YOUR OBJECTIVE ::
Copy out every one of the records below word for word, with nothing changed.
☆ ☆ ☆ ☆ ☆ ☆ ☆
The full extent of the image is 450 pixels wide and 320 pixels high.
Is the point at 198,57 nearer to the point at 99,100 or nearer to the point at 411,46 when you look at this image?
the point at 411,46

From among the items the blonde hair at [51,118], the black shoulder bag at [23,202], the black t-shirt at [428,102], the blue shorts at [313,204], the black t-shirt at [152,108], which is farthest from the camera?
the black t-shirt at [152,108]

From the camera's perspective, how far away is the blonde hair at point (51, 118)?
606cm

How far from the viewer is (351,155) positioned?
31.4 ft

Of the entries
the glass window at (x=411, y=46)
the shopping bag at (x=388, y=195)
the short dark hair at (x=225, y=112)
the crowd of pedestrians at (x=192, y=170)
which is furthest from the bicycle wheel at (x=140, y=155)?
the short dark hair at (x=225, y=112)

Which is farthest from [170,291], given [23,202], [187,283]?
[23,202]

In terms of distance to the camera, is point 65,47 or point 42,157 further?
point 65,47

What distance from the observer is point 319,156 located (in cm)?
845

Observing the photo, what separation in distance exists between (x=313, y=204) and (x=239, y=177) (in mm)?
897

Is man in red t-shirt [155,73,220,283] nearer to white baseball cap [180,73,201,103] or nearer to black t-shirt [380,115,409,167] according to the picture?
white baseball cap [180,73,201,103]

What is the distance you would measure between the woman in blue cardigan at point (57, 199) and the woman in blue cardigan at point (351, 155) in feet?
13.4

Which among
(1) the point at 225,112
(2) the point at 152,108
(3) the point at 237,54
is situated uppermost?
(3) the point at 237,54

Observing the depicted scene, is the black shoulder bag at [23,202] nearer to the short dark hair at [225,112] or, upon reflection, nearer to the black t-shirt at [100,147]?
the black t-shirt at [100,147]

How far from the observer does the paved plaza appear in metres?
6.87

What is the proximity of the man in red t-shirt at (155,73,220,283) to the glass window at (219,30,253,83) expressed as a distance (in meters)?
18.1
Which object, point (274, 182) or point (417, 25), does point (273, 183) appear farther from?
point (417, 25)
☆ ☆ ☆ ☆ ☆ ☆ ☆
COMPLETED EXERCISE ::
The full extent of the image is 450 pixels wide and 320 pixels high.
Is the point at 198,57 nearer to the point at 99,100 or nearer to the point at 411,46 when you look at this image?
the point at 411,46

From among the items the blonde hair at [51,118], the black shoulder bag at [23,202], the black t-shirt at [428,102], the blue shorts at [313,204], the black t-shirt at [152,108], which is farthest from the camera?
the black t-shirt at [152,108]

From the camera's perspective, how far away is the blonde hair at point (51, 118)?
606cm

How far from the viewer is (351,155) positioned?
31.4 ft

Of the entries
the glass window at (x=411, y=46)
the shopping bag at (x=388, y=195)
the short dark hair at (x=225, y=112)
the crowd of pedestrians at (x=192, y=170)
which is furthest from the bicycle wheel at (x=140, y=155)?
the short dark hair at (x=225, y=112)

Which is farthest from [170,291], given [23,202], [187,283]?
[23,202]

In terms of distance to the camera, is point 65,47 or point 42,157 further?
point 65,47

What distance from the observer is point 319,156 located (in cm)?
845

Observing the photo, what separation in distance exists between (x=313, y=204) and (x=239, y=177) (in mm)?
897

Is man in red t-shirt [155,73,220,283] nearer to white baseball cap [180,73,201,103] or nearer to black t-shirt [380,115,409,167] according to the picture?
white baseball cap [180,73,201,103]

What is the distance you would measure between the woman in blue cardigan at point (57, 199) and the woman in blue cardigan at point (351, 155) in feet?
13.4

Which among
(1) the point at 225,112
(2) the point at 152,108
(3) the point at 237,54
is situated uppermost?
(3) the point at 237,54

Observing the depicted scene, is the black shoulder bag at [23,202] nearer to the short dark hair at [225,112] or, upon reflection, nearer to the black t-shirt at [100,147]?
the black t-shirt at [100,147]

How far from the observer does the paved plaza appear in metres?
6.87

What is the proximity of the man in red t-shirt at (155,73,220,283) to the glass window at (219,30,253,83) expressed as a distance (in meters)?
18.1
Which object, point (274, 182) or point (417, 25), does point (273, 183) appear farther from?
point (417, 25)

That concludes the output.